■ **Task directions**
Answer these questions using the comment thread on book speed dating.
1. For what devices does Ben's class do app speed dating?
2. About how many kids does the commenter with rows of seats have in each class?
3. For which grades would the commenter seeking the fill-out paper use it?

Source text START

Thanks so much, Charmon. I love that you’re using novels with students as a way to develop their language skills. How important to blend them for authentic work! I’m sure your students are really benefiting from your choices.
This is an awesome way to introduce them to my library in a short amount of time and get them hyped up for what is waiting for them on my shelves! Do you by chance have your To-Read List document somewhere where I can download it? Perhaps on TeachersPayTeachers maybe?
Thanks, Carrie! I’d love to share it with you, but don’t have it on TPT. I guess I don’t know much about the site. Please teach me! 🙂
Great post! Thanks for sharing! We do an app speed dating situation for their iPads but this is such a natural fit too. I wonder how I could do a writing speed dating piece- write from various perspectives of people in your narrative, write in different genres on this topic, etc. very inspiring post!
Thanks, Ben! You always have great ways of adapting ideas for your students. I’m curious about this writing idea. Tell me more about it. Are you thinking of having them co-author something, via a method like silent conversation?
Hi, there! Love your post on this. I will be trying this tomorrow, but I have rows of seats. Do you think I could just place a book on each desk and have them move desks every 2 or 3 minutes? I have approximately 40 kids in each class!
Thanks! 🙂
Hi Sue!
Thanks for the comment. I’m so glad that you’re trying this out with your students, especially with such large classes! More power (and patience) to you! I would say that rows can definitely still work for Speed Dating. I’m wondering though if it’d be more efficient to have to books move instead of the kids. Just a thought… Let me know how it goes. I always love hearing how teacher modified this idea.
Take care,
Erica
Hi there! Thank you so much for sharing this idea. I’m interested in the way that you organize your library. Is there any way that you can tell me the different types of genres you use to categorize your library?
I would like to know where to get the paper they fill out while doing the book speed dating. This would be great for my 4th-6th graders. If anyone knows where to get the paper could they let me know?????

Source text END
Study material START

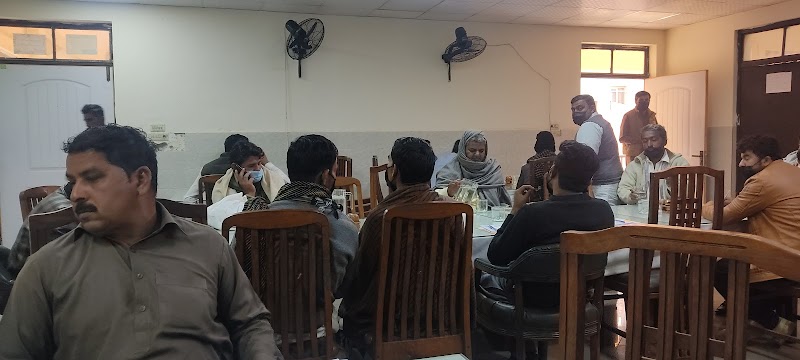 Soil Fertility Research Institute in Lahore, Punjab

Study material END
Study material START

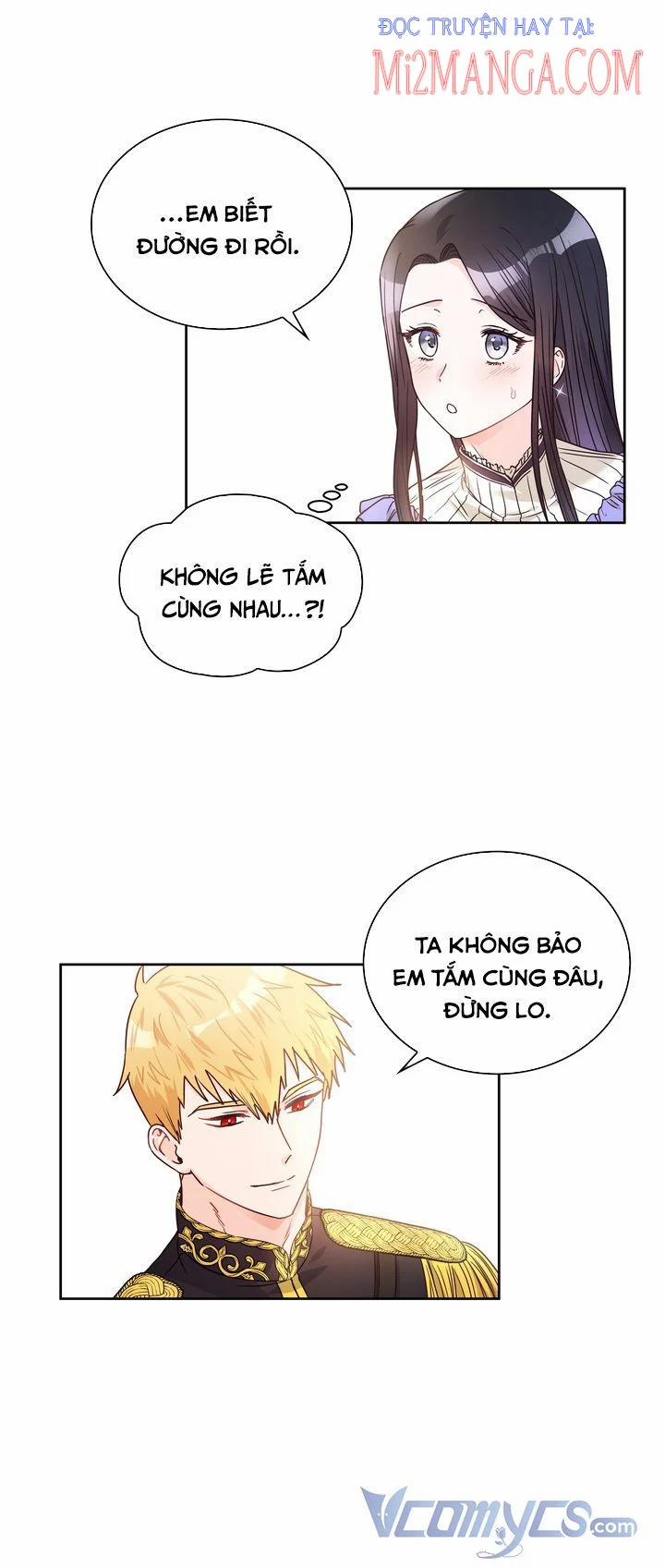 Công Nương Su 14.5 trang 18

Study material END

■ **Task response**
1. Their iPads.
2. Approximately 40.
3. 4th-6th graders.